Marco was in about 1.5m of water at the time but didn’t panic, instead started to calmly breast stroke through the water until his boots could reach the ground.
“I felt the ground so then I walked up out of the water and onto land for a further six metres – at the time it felt enough, I had this inkling I got it by surprise,” he said.
“It took approximately 15 seconds to move from the croc release to being safe on land. This for me was my time of greatest fear as I felt that I may unbelievably survived this, only to still possibly be robbed of this gift if it came back at me.”
After assessing his injuries and realising he was “structurally OK”, Marco tied his boots tightly to provide some compression to the wounds. Thankfully, his boots were military standard and most likely saved his feet from being mangled by the jaws of the croc.
He then set off towards his vehicle, about 3km from the location, after which he drove back to the campsite and informed his wife, Tammy, that he needed medical assistance.
“I said to Tammy, ‘I’m so sorry, we have to go to Cooktown, a croc got me. I’m cut and most likely need stitches’,” he said.
The couple and their two children set off for a 1.5 hour trip to the Cooktown Hospital where he was treated initially then flown to Cairns.
Marco considers himself to be extremely lucky to be alive and attributes the quality and strength of his boots and the fact that he had his six-inch hunting knife on his belt, as helping him to minimise his injuries and ultimately, making the difference between life and death.
“Any one thing could have made a difference – I had a lot of luck coming my way,” he said.
“I have come to terms with the intensity and the closeness to death that I was. I have been told since that to survive an attack from a large croc, on your own, and to find yourself under water and come out of it is zero because no one ever has.”

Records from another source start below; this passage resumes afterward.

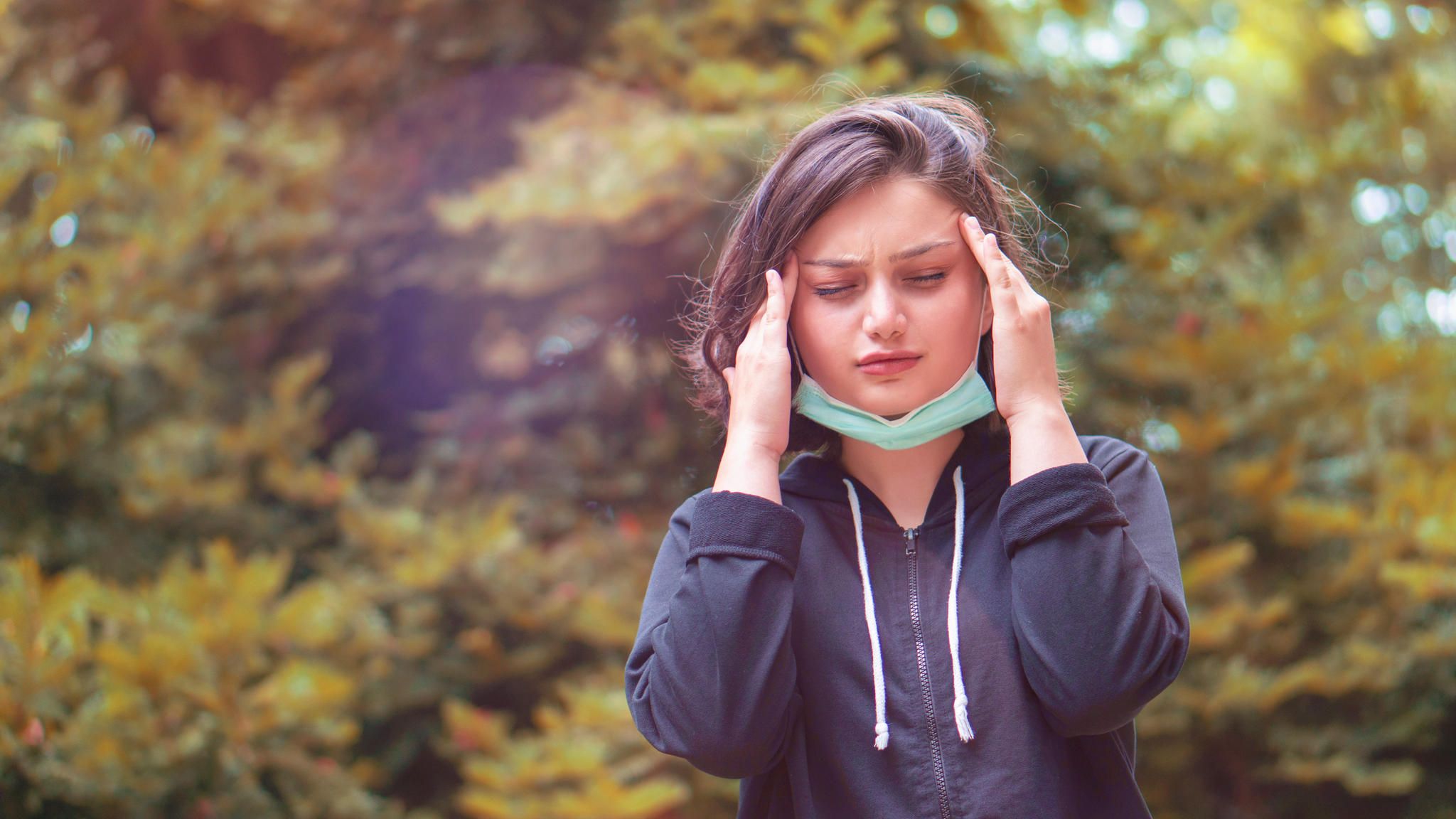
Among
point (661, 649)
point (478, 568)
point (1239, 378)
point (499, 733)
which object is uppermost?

When asked whether he would be buying a Lotto ticket any time soon, Marco replied: “Surviving this, I don’t need to buy a lotto ticket, I’ve won the lotto.
“I fought like my life depended on it and it did. I don’t want to give myself credit for that, because how can I take credit for that when I put myself in that danger.”
He says complacency so nearly could have cost him his life.
“I didn’t think, I was careless. It’s that familiarity – you’ve been there before and nothing happened. Here’s the wrong attitude I’ve taken - that is what’s the chance of a croc being there ready to strike? Well guess what, it happened.”
Marco says he will completely change his approach when he returns to the area to fish in the future.
“From now on, I will approach any waterway which even has a small chance of a croc in it with the assumption that the croc is not only there, but also right in front of you, ready to strike.”